#### [Activity]
Retype the records exactly, with nothing added or dropped.

── Material for this task

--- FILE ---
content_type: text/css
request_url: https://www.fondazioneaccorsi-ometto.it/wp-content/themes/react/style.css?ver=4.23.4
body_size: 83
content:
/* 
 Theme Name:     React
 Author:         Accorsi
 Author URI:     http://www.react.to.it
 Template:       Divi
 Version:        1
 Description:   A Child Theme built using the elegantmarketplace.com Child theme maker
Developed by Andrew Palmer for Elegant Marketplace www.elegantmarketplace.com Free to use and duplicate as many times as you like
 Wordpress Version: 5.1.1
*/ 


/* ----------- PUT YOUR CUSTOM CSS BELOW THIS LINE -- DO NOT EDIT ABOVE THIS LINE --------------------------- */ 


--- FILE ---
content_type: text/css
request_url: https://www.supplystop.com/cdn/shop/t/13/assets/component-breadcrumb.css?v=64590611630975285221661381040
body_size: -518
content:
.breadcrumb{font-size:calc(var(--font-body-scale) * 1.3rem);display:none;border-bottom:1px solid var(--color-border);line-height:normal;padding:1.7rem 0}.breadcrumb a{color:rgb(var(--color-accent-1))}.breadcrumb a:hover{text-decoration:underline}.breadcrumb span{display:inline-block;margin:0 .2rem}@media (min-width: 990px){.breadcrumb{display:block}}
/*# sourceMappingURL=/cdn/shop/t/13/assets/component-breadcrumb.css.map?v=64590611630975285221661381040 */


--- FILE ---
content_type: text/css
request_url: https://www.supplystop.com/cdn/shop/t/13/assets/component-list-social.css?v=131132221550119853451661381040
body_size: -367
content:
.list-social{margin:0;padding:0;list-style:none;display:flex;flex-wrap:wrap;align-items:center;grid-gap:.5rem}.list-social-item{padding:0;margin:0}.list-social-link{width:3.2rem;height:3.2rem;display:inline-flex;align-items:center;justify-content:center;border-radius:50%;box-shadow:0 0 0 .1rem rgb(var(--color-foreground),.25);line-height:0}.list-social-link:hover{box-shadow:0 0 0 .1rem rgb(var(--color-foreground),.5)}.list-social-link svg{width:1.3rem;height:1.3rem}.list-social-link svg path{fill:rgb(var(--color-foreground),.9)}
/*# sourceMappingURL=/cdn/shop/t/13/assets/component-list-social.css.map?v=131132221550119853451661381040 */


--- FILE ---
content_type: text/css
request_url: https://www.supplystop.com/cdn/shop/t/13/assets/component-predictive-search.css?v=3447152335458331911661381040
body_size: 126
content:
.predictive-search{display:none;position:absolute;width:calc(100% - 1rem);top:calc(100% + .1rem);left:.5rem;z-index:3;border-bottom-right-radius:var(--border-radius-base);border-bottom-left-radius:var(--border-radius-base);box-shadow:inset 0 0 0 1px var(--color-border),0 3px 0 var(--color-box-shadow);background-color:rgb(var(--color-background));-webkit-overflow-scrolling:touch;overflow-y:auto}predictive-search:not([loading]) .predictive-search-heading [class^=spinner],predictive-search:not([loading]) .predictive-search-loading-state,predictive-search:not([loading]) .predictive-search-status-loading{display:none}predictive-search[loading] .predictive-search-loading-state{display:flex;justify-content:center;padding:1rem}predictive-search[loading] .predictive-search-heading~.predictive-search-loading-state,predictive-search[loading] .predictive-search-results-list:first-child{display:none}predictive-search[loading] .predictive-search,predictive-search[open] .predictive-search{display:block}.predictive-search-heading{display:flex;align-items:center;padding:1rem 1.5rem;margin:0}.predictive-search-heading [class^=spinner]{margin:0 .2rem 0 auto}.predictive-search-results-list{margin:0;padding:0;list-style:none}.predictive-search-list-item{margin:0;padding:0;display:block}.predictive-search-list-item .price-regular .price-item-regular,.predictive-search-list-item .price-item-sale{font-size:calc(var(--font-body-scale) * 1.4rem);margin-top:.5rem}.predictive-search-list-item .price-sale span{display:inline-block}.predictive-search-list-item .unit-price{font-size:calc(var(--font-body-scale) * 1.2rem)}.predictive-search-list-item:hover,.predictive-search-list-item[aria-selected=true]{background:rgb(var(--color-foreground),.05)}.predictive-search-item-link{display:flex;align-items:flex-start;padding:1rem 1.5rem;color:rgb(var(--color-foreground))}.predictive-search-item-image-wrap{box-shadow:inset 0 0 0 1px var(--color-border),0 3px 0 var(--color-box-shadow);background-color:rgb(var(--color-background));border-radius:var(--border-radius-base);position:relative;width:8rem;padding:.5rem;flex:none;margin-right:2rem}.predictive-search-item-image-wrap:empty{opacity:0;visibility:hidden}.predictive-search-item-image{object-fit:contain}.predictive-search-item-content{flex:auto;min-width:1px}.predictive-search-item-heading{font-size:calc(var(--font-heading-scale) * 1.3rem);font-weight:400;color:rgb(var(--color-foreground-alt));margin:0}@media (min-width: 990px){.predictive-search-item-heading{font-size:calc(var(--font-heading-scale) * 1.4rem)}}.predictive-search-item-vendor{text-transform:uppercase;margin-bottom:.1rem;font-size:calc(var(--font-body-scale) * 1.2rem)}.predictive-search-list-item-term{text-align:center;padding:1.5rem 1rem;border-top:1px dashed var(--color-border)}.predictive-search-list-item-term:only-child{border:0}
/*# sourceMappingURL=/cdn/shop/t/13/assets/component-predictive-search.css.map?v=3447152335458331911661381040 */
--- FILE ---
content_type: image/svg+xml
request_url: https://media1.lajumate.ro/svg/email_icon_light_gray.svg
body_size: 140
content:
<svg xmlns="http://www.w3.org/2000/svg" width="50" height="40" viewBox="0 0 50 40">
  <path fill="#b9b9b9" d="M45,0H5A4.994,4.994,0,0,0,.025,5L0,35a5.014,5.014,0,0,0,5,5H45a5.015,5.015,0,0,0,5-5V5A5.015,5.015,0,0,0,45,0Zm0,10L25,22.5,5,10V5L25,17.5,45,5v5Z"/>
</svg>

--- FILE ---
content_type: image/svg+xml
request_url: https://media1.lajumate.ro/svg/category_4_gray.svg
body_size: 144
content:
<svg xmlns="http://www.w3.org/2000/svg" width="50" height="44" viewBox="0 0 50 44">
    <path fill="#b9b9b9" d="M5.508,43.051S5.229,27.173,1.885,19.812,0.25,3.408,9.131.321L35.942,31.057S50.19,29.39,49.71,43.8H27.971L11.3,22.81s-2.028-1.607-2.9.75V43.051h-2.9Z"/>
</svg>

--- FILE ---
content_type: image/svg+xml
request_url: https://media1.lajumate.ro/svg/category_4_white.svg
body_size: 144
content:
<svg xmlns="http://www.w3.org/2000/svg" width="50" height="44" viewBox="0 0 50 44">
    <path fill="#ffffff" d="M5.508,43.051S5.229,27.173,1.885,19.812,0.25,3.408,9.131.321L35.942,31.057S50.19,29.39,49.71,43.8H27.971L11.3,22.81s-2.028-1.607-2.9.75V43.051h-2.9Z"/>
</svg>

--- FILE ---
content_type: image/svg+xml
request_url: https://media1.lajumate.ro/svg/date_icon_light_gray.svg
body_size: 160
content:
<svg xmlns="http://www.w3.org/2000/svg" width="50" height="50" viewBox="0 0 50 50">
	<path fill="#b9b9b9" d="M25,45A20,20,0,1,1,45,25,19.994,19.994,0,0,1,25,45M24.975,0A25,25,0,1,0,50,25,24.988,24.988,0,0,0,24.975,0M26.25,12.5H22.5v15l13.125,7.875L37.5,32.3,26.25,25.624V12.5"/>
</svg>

────

#### [Written response]
--- FILE ---
content_type: text/css
request_url: https://www.fondazioneaccorsi-ometto.it/wp-content/themes/react/style.css?ver=4.23.4
body_size: 83
content:
/* 
 Theme Name:     React
 Author:         Accorsi
 Author URI:     http://www.react.to.it
 Template:       Divi
 Version:        1
 Description:   A Child Theme built using the elegantmarketplace.com Child theme maker
Developed by Andrew Palmer for Elegant Marketplace www.elegantmarketplace.com Free to use and duplicate as many times as you like
 Wordpress Version: 5.1.1
*/ 


/* ----------- PUT YOUR CUSTOM CSS BELOW THIS LINE -- DO NOT EDIT ABOVE THIS LINE --------------------------- */ 


--- FILE ---
content_type: text/css
request_url: https://www.supplystop.com/cdn/shop/t/13/assets/component-breadcrumb.css?v=64590611630975285221661381040
body_size: -518
content:
.breadcrumb{font-size:calc(var(--font-body-scale) * 1.3rem);display:none;border-bottom:1px solid var(--color-border);line-height:normal;padding:1.7rem 0}.breadcrumb a{color:rgb(var(--color-accent-1))}.breadcrumb a:hover{text-decoration:underline}.breadcrumb span{display:inline-block;margin:0 .2rem}@media (min-width: 990px){.breadcrumb{display:block}}
/*# sourceMappingURL=/cdn/shop/t/13/assets/component-breadcrumb.css.map?v=64590611630975285221661381040 */


--- FILE ---
content_type: text/css
request_url: https://www.supplystop.com/cdn/shop/t/13/assets/component-list-social.css?v=131132221550119853451661381040
body_size: -367
content:
.list-social{margin:0;padding:0;list-style:none;display:flex;flex-wrap:wrap;align-items:center;grid-gap:.5rem}.list-social-item{padding:0;margin:0}.list-social-link{width:3.2rem;height:3.2rem;display:inline-flex;align-items:center;justify-content:center;border-radius:50%;box-shadow:0 0 0 .1rem rgb(var(--color-foreground),.25);line-height:0}.list-social-link:hover{box-shadow:0 0 0 .1rem rgb(var(--color-foreground),.5)}.list-social-link svg{width:1.3rem;height:1.3rem}.list-social-link svg path{fill:rgb(var(--color-foreground),.9)}
/*# sourceMappingURL=/cdn/shop/t/13/assets/component-list-social.css.map?v=131132221550119853451661381040 */


--- FILE ---
content_type: text/css
request_url: https://www.supplystop.com/cdn/shop/t/13/assets/component-predictive-search.css?v=3447152335458331911661381040
body_size: 126
content:
.predictive-search{display:none;position:absolute;width:calc(100% - 1rem);top:calc(100% + .1rem);left:.5rem;z-index:3;border-bottom-right-radius:var(--border-radius-base);border-bottom-left-radius:var(--border-radius-base);box-shadow:inset 0 0 0 1px var(--color-border),0 3px 0 var(--color-box-shadow);background-color:rgb(var(--color-background));-webkit-overflow-scrolling:touch;overflow-y:auto}predictive-search:not([loading]) .predictive-search-heading [class^=spinner],predictive-search:not([loading]) .predictive-search-loading-state,predictive-search:not([loading]) .predictive-search-status-loading{display:none}predictive-search[loading] .predictive-search-loading-state{display:flex;justify-content:center;padding:1rem}predictive-search[loading] .predictive-search-heading~.predictive-search-loading-state,predictive-search[loading] .predictive-search-results-list:first-child{display:none}predictive-search[loading] .predictive-search,predictive-search[open] .predictive-search{display:block}.predictive-search-heading{display:flex;align-items:center;padding:1rem 1.5rem;margin:0}.predictive-search-heading [class^=spinner]{margin:0 .2rem 0 auto}.predictive-search-results-list{margin:0;padding:0;list-style:none}.predictive-search-list-item{margin:0;padding:0;display:block}.predictive-search-list-item .price-regular .price-item-regular,.predictive-search-list-item .price-item-sale{font-size:calc(var(--font-body-scale) * 1.4rem);margin-top:.5rem}.predictive-search-list-item .price-sale span{display:inline-block}.predictive-search-list-item .unit-price{font-size:calc(var(--font-body-scale) * 1.2rem)}.predictive-search-list-item:hover,.predictive-search-list-item[aria-selected=true]{background:rgb(var(--color-foreground),.05)}.predictive-search-item-link{display:flex;align-items:flex-start;padding:1rem 1.5rem;color:rgb(var(--color-foreground))}.predictive-search-item-image-wrap{box-shadow:inset 0 0 0 1px var(--color-border),0 3px 0 var(--color-box-shadow);background-color:rgb(var(--color-background));border-radius:var(--border-radius-base);position:relative;width:8rem;padding:.5rem;flex:none;margin-right:2rem}.predictive-search-item-image-wrap:empty{opacity:0;visibility:hidden}.predictive-search-item-image{object-fit:contain}.predictive-search-item-content{flex:auto;min-width:1px}.predictive-search-item-heading{font-size:calc(var(--font-heading-scale) * 1.3rem);font-weight:400;color:rgb(var(--color-foreground-alt));margin:0}@media (min-width: 990px){.predictive-search-item-heading{font-size:calc(var(--font-heading-scale) * 1.4rem)}}.predictive-search-item-vendor{text-transform:uppercase;margin-bottom:.1rem;font-size:calc(var(--font-body-scale) * 1.2rem)}.predictive-search-list-item-term{text-align:center;padding:1.5rem 1rem;border-top:1px dashed var(--color-border)}.predictive-search-list-item-term:only-child{border:0}
/*# sourceMappingURL=/cdn/shop/t/13/assets/component-predictive-search.css.map?v=3447152335458331911661381040 */
--- FILE ---
content_type: image/svg+xml
request_url: https://media1.lajumate.ro/svg/email_icon_light_gray.svg
body_size: 140
content:
<svg xmlns="http://www.w3.org/2000/svg" width="50" height="40" viewBox="0 0 50 40">
  <path fill="#b9b9b9" d="M45,0H5A4.994,4.994,0,0,0,.025,5L0,35a5.014,5.014,0,0,0,5,5H45a5.015,5.015,0,0,0,5-5V5A5.015,5.015,0,0,0,45,0Zm0,10L25,22.5,5,10V5L25,17.5,45,5v5Z"/>
</svg>

--- FILE ---
content_type: image/svg+xml
request_url: https://media1.lajumate.ro/svg/category_4_gray.svg
body_size: 144
content:
<svg xmlns="http://www.w3.org/2000/svg" width="50" height="44" viewBox="0 0 50 44">
    <path fill="#b9b9b9" d="M5.508,43.051S5.229,27.173,1.885,19.812,0.25,3.408,9.131.321L35.942,31.057S50.19,29.39,49.71,43.8H27.971L11.3,22.81s-2.028-1.607-2.9.75V43.051h-2.9Z"/>
</svg>

--- FILE ---
content_type: image/svg+xml
request_url: https://media1.lajumate.ro/svg/category_4_white.svg
body_size: 144
content:
<svg xmlns="http://www.w3.org/2000/svg" width="50" height="44" viewBox="0 0 50 44">
    <path fill="#ffffff" d="M5.508,43.051S5.229,27.173,1.885,19.812,0.25,3.408,9.131.321L35.942,31.057S50.19,29.39,49.71,43.8H27.971L11.3,22.81s-2.028-1.607-2.9.75V43.051h-2.9Z"/>
</svg>

--- FILE ---
content_type: image/svg+xml
request_url: https://media1.lajumate.ro/svg/date_icon_light_gray.svg
body_size: 160
content:
<svg xmlns="http://www.w3.org/2000/svg" width="50" height="50" viewBox="0 0 50 50">
	<path fill="#b9b9b9" d="M25,45A20,20,0,1,1,45,25,19.994,19.994,0,0,1,25,45M24.975,0A25,25,0,1,0,50,25,24.988,24.988,0,0,0,24.975,0M26.25,12.5H22.5v15l13.125,7.875L37.5,32.3,26.25,25.624V12.5"/>
</svg>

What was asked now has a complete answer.